If you expect that the shifting, uncertain architecture of the house is a mirror for the shifting, uncertain inner workings of Theo's mind, congratulations: you have correctly guessed the level of strenuously "artful" clichés this will be operating at. That is, in fact, not even the most obvious among the film's revelations: it presents as horrifying twists things that pretty much any remotely genre-savvy viewer will have clocked long before they're confirmed. This is, indeed, where that very sluggish momentum comes in: the film has a lot of dead air in its first hour as it tries to divert our attention from things we have already figured out, like a magician flopsweating through an unsuccessful birthday party.

More to the point, surprising or not, what the film presents us with simply isn't very interesting. Theo's defensive self-loathing is simply dull, and while Bacon moves heaven and earth to layer subtle depths into his performance - letting us see both the rancidity and the tragedy within the character, the very real terror of losing something he doesn't think he deserves, the savagely protective love for Ella - ultimately this is just a supremely well-executed version of a character type that wasn't especially worthy of the execution. Seyfried is fine in a role that Koepp hasn't figured out; Essex is very impressive as a mortally terrified child, and watching her distress is close to the only actual moving emotional material in the whole film, so kudos.

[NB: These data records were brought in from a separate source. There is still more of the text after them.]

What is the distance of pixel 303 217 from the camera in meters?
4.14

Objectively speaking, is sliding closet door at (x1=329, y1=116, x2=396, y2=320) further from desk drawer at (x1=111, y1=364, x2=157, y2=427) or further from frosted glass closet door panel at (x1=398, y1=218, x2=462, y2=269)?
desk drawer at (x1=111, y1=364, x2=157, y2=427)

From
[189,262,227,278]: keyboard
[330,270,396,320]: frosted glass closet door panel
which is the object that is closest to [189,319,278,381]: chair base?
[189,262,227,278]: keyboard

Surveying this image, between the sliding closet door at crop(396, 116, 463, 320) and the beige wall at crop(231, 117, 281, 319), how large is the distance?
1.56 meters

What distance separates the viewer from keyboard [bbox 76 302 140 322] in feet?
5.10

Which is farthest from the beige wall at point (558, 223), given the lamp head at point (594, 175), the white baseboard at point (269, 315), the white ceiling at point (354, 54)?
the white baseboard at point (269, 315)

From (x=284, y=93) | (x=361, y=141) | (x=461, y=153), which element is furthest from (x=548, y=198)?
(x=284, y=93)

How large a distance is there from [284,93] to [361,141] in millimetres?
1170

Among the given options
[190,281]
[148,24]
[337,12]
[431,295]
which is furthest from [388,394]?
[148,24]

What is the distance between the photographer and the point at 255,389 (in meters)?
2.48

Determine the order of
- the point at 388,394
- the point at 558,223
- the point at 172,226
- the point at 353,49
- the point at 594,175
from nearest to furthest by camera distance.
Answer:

In short: it's a boring, obvious, and overall pretty dire character study that wants to Say Something about toxic masculinity, and succeeds; the problem is that what is saying is basically, "boy, that masculinity sure is toxic, innit?" Happily, the film is on much surer footing as a horror-thriller, always able to rely on oppressive camera angles to make the house look threatening and claustrophobic despite its wide-open layout. It's not art, but it'll do. Plus, the film manages a solid 10 or 15 minutes of actively strong material, right around the one-hour mark: it's the point where the house starts to freak out, but the danger is still largely objective and existential, rather than turning inwards to Theo's tormented soul, where ends up in a largely whiffy final stretch. There are some zoom-out/track-in shots to make the hallways go stretchy and narrow, there's fine use of surprising cuts to make things appear and disappear, there's one immensely satisfying composition with a creepy silhouette framed in a brightly-lit rectangle amidst the gloom. It is a special little stretch of the movie that confirms that Koepp - a talented filmmaker, by all means - could have made a hell of a good haunted house movie if he'd aimed to. Instead, we get one good sequence awkwardly worked into a film that can't decided what its priorities are and tries to do everything, meaning it can do nothing especially well. I appreciate how scarily attractive the movie is, and the exhausting work Bacon has put into defining his character, but it ultimately just doesn't add up to anything: You Should Have Left is basically just a bunch of reasonably effective fragments of a movie that never comes together. And even if it did, I can't honestly say that it's doing anything haunted house movies haven't done for a long time, it's just doing them more prettily than usual.